>> Begin Input for this task
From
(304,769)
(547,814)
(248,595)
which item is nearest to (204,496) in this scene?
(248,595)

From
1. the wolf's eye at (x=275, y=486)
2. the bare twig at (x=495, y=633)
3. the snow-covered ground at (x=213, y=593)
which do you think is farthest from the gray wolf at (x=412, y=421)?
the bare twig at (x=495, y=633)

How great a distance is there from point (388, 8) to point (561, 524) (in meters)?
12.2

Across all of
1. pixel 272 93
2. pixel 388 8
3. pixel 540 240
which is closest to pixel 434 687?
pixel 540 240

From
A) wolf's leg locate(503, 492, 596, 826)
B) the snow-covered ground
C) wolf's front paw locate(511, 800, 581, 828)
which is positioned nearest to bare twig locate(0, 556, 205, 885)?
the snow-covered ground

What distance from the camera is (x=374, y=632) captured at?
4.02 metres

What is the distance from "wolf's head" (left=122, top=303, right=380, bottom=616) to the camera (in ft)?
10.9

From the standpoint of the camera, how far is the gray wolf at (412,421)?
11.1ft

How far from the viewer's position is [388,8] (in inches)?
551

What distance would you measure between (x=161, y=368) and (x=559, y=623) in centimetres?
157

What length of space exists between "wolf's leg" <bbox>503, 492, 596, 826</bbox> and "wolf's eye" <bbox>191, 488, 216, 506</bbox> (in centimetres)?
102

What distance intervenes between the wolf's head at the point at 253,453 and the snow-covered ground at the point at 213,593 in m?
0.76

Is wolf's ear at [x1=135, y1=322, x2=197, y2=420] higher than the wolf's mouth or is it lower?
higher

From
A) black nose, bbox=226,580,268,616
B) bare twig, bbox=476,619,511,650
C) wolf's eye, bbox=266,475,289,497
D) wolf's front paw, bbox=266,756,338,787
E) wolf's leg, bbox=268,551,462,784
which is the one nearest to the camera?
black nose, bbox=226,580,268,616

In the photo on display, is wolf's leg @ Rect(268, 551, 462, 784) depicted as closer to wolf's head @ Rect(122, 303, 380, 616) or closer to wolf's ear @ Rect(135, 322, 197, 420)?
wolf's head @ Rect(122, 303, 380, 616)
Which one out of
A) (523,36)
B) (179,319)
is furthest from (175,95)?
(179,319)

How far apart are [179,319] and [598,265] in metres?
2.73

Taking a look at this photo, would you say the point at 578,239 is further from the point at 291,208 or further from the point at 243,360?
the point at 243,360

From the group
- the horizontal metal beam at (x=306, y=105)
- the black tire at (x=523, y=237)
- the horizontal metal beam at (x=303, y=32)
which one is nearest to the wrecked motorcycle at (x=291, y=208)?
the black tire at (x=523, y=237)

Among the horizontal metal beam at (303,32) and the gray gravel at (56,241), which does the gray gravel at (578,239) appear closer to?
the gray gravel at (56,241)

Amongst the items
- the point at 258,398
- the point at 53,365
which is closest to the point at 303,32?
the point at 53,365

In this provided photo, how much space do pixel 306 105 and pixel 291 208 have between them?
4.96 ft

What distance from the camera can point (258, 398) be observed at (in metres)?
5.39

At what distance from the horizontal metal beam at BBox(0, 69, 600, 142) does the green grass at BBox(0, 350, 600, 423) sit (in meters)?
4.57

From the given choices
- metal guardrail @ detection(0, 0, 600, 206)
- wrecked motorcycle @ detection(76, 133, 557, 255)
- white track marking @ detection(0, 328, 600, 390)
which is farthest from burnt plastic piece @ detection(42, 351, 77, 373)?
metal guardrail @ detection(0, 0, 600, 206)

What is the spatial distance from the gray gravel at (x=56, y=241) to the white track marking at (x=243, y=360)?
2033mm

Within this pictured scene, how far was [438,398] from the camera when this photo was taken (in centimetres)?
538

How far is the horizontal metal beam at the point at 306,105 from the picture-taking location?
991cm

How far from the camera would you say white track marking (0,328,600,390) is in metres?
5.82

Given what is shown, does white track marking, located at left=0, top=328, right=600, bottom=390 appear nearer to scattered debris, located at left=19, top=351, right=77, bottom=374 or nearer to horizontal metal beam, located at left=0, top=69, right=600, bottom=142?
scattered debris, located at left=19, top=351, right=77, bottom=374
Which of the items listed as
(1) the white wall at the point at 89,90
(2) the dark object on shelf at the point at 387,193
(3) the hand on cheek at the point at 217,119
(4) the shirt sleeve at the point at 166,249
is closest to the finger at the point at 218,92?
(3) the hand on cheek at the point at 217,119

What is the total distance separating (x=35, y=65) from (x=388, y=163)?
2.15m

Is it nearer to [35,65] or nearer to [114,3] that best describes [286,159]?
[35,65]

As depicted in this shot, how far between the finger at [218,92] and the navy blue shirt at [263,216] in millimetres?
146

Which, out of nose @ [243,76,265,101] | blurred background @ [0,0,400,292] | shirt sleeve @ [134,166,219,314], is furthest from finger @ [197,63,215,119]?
>> End Input for this task
_Exercise directions_
Output the records exactly, including every line.

_Problem solution_
From
(304,769)
(547,814)
(248,595)
which item is nearest to (204,496) in this scene?
(248,595)

From
1. the wolf's eye at (x=275, y=486)
2. the bare twig at (x=495, y=633)
3. the snow-covered ground at (x=213, y=593)
which do you think is farthest from the gray wolf at (x=412, y=421)?
the bare twig at (x=495, y=633)

How great a distance is there from point (388, 8) to point (561, 524) (in meters)?
12.2

Across all of
1. pixel 272 93
2. pixel 388 8
3. pixel 540 240
which is closest to pixel 434 687?
pixel 540 240

From
A) wolf's leg locate(503, 492, 596, 826)
B) the snow-covered ground
C) wolf's front paw locate(511, 800, 581, 828)
which is positioned nearest to bare twig locate(0, 556, 205, 885)?
the snow-covered ground

What distance from the camera is (x=374, y=632) captured at?
4.02 metres

What is the distance from "wolf's head" (left=122, top=303, right=380, bottom=616) to the camera (in ft)?
10.9

From the standpoint of the camera, how far is the gray wolf at (412,421)?
11.1ft

How far from the viewer's position is [388,8] (in inches)?
551

What distance would you measure between (x=161, y=368) and (x=559, y=623) in centimetres?
157

What length of space exists between "wolf's leg" <bbox>503, 492, 596, 826</bbox> and "wolf's eye" <bbox>191, 488, 216, 506</bbox> (in centimetres)?
102

What distance intervenes between the wolf's head at the point at 253,453 and the snow-covered ground at the point at 213,593 in m?
0.76

Is wolf's ear at [x1=135, y1=322, x2=197, y2=420] higher than the wolf's mouth or is it lower?
higher

From
A) black nose, bbox=226,580,268,616
B) bare twig, bbox=476,619,511,650
C) wolf's eye, bbox=266,475,289,497
D) wolf's front paw, bbox=266,756,338,787
E) wolf's leg, bbox=268,551,462,784
which is the one nearest to the camera?
black nose, bbox=226,580,268,616

In the photo on display, is wolf's leg @ Rect(268, 551, 462, 784) depicted as closer to wolf's head @ Rect(122, 303, 380, 616) or closer to wolf's ear @ Rect(135, 322, 197, 420)?
wolf's head @ Rect(122, 303, 380, 616)
Which one out of
A) (523,36)
B) (179,319)
is furthest from (175,95)?
(179,319)

How far apart are [179,319] and [598,265] in metres?
2.73

Taking a look at this photo, would you say the point at 578,239 is further from the point at 291,208 or further from the point at 243,360?
the point at 243,360

From the group
- the horizontal metal beam at (x=306, y=105)
- the black tire at (x=523, y=237)
- the horizontal metal beam at (x=303, y=32)
which one is nearest to the wrecked motorcycle at (x=291, y=208)?
the black tire at (x=523, y=237)

Among the horizontal metal beam at (303,32) and the gray gravel at (56,241), which does the gray gravel at (578,239) appear closer to?
the gray gravel at (56,241)

Amongst the items
- the point at 258,398
- the point at 53,365
which is closest to the point at 303,32?
the point at 53,365

In this provided photo, how much space do pixel 306 105 and pixel 291 208 have between them?
4.96 ft

What distance from the camera can point (258, 398) be observed at (in metres)?
5.39

At what distance from the horizontal metal beam at BBox(0, 69, 600, 142) does the green grass at BBox(0, 350, 600, 423) sit (in meters)?
4.57

From the given choices
- metal guardrail @ detection(0, 0, 600, 206)
- wrecked motorcycle @ detection(76, 133, 557, 255)
- white track marking @ detection(0, 328, 600, 390)
which is farthest from burnt plastic piece @ detection(42, 351, 77, 373)?
metal guardrail @ detection(0, 0, 600, 206)

What is the spatial distance from the gray gravel at (x=56, y=241) to the white track marking at (x=243, y=360)?
2033mm

Within this pictured scene, how far was [438,398] from the camera when this photo was taken (in centimetres)?
538

How far is the horizontal metal beam at the point at 306,105 from the picture-taking location?
991cm

How far from the camera would you say white track marking (0,328,600,390) is in metres?
5.82

Given what is shown, does white track marking, located at left=0, top=328, right=600, bottom=390 appear nearer to scattered debris, located at left=19, top=351, right=77, bottom=374 or nearer to horizontal metal beam, located at left=0, top=69, right=600, bottom=142?
scattered debris, located at left=19, top=351, right=77, bottom=374
Which of the items listed as
(1) the white wall at the point at 89,90
(2) the dark object on shelf at the point at 387,193
(3) the hand on cheek at the point at 217,119
(4) the shirt sleeve at the point at 166,249
is closest to the finger at the point at 218,92?
(3) the hand on cheek at the point at 217,119

What is the total distance separating (x=35, y=65) from (x=388, y=163)?
2.15m

Is it nearer to [35,65] or nearer to [114,3] that best describes [286,159]?
[35,65]

As depicted in this shot, how far between the finger at [218,92] and the navy blue shirt at [263,216] in millimetres?
146

Which, out of nose @ [243,76,265,101] | blurred background @ [0,0,400,292] | shirt sleeve @ [134,166,219,314], is furthest from finger @ [197,63,215,119]?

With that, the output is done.